Thursday, March 15, 2012

A Case of the Stay At Home Blues

This Mommy gig is just full of guilt and questions and more guilt with a side of WTF am I doing, huh?

I know this is the battle lament of Stay at Home Moms everywhere but, lately, it's just been really bothering me. It could be because I've been discussing it with other Mom friends, or maybe it's just that it's March and that tax refund sure would be a welcome adjustment to my bank account.

The real problem with talking about this is, no one wants to hear it, and no one really "gets" it unless they've been there.

Let me start by repeating yet again-I'm SUPER DUPER glad I've been able to be home with my kids. I didn't want someone else being the person that they spend the majority of their days with, I didn't want someone else's morals, values, discipline or guidance to be the background of their formative years. I wanted to be there for my kids for every tear, every laugh, every teachable moment. I have an almost 13 year old, so trust me when I say, I KNOW how quickly that time speeds by and you really can't get those moments back. I'm grateful to have a pre-teen that still likes to be tucked in and who tells me daily she loves me. (She's SO going to kill me for outing this!)
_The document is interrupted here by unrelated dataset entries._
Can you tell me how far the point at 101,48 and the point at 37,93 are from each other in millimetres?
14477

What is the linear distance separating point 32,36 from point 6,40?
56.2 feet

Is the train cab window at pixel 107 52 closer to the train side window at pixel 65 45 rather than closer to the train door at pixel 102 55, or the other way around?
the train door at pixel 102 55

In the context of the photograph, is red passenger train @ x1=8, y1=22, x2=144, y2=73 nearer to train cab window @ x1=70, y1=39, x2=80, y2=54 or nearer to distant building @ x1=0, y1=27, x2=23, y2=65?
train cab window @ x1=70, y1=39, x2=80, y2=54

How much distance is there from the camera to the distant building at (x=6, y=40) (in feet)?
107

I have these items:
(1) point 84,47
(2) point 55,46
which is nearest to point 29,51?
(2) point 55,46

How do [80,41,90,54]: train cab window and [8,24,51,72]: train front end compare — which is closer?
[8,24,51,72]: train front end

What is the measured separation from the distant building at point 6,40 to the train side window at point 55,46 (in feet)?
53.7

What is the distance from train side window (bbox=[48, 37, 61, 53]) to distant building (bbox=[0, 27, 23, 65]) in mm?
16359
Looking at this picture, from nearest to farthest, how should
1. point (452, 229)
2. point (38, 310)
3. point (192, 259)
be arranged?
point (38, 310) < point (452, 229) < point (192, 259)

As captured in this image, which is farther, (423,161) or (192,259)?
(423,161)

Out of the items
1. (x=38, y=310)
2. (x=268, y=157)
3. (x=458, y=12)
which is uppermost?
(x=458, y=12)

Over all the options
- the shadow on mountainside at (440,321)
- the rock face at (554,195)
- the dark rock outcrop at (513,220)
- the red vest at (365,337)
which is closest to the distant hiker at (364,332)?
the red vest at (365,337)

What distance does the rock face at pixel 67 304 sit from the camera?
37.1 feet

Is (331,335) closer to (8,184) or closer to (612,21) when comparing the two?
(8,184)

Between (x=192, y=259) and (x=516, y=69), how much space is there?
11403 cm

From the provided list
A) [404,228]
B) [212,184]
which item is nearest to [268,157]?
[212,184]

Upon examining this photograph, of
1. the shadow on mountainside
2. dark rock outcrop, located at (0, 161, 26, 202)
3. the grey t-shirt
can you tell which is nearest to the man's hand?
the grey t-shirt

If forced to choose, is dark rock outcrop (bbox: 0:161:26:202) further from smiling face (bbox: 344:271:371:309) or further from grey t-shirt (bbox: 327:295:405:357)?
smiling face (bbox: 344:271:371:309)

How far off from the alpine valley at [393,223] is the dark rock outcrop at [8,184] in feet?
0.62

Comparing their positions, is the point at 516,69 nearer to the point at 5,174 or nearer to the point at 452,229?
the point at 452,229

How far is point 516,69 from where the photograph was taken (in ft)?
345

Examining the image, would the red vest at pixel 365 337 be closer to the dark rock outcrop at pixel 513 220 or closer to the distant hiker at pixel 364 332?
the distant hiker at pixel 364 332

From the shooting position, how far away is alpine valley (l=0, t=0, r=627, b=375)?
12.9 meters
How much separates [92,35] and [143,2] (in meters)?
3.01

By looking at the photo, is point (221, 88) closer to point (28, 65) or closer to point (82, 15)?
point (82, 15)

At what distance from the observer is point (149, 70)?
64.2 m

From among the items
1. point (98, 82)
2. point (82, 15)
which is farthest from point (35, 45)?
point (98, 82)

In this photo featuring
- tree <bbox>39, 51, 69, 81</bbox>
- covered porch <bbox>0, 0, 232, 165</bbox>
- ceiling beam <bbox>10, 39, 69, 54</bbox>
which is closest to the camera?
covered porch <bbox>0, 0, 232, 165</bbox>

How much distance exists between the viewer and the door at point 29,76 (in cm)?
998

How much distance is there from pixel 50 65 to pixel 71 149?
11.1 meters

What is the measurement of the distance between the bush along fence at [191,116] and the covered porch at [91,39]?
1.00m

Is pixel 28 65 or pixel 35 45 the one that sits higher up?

I'll also immediately put the disclaimer here that I'm not judging Moms that chose to go outside the home to work. I'm not about that. Every parenting decision we make from birth plan to feeding to education to TV viewing is personal choice for each of our unique situations and what feels right to each of us individually. Besides, we all beat ourselves up enough to not need any help from others in that department.

My quandary of late is that often being home is not the most appreciated job in the world. I don't get bonuses or trips or performance evaluations that say what an awesome contributing member I am of the team. Most days, I feel like it's just assumed that the house will be tidy, the laundry done and put away, and a hot, balanced meal on the table nightly. Yes, I CHOSE to be home. I get that.

My friends and I were talking about not being the breadwinner and how sometimes that feels like you get an allowance, or how sometimes the jokes of not contributing financially sting. In my case, it's REALLY annoying because I've worked FROM home for the last 12 years, except for a year (or less!) after we've moved each time, to help us settle. Now, no, I've never had a pension plan or made big bucks to support us all, but I've contributed. However, when I look at my double income family friends, I do feel guilty or like I've somehow stunted my family's future.

If I had worked outside the home, making a bigger salary, we would have had more of a cushion. We would  have put more away for retirement, for our kids' educations, for a rainy day. Many friends are more secure financially because both partners have been working for many years and they've had more to put away.

So-what am I to do?

I can't go back in time, nor would I change the decision I made. My girls are truly amazing, and I've been allowed to be there for every single moment of it. I don't regret one blissful second of being home with them.

Do I try to find full-time employment now? I DO still have 25 years of working time to rack up some dough. When I consider this option, I STILL feel like it's not time. I don't like the idea of my kids being in someone else's care all summer, and they aren't at ages I'd like them home alone all day every day. My salary would also likely all go to just paying daycare fees! It's crazy expensive!

My plan has always been to do daycare supply teaching. I can work as much as I'm asked to, but pick and choose my days. That's where I'm at right now. Come September, hopefully I'll be putting my name on some supply lists and doing what I can to make myself feel like I'm making more of a contribution financially.

Then I can feel guilty about THAT and about the house not being up to standard or the dinners being sub-par and.....

Does it ever end?? Is there any parent out there who doesn't constantly feel like nothing is ever enough?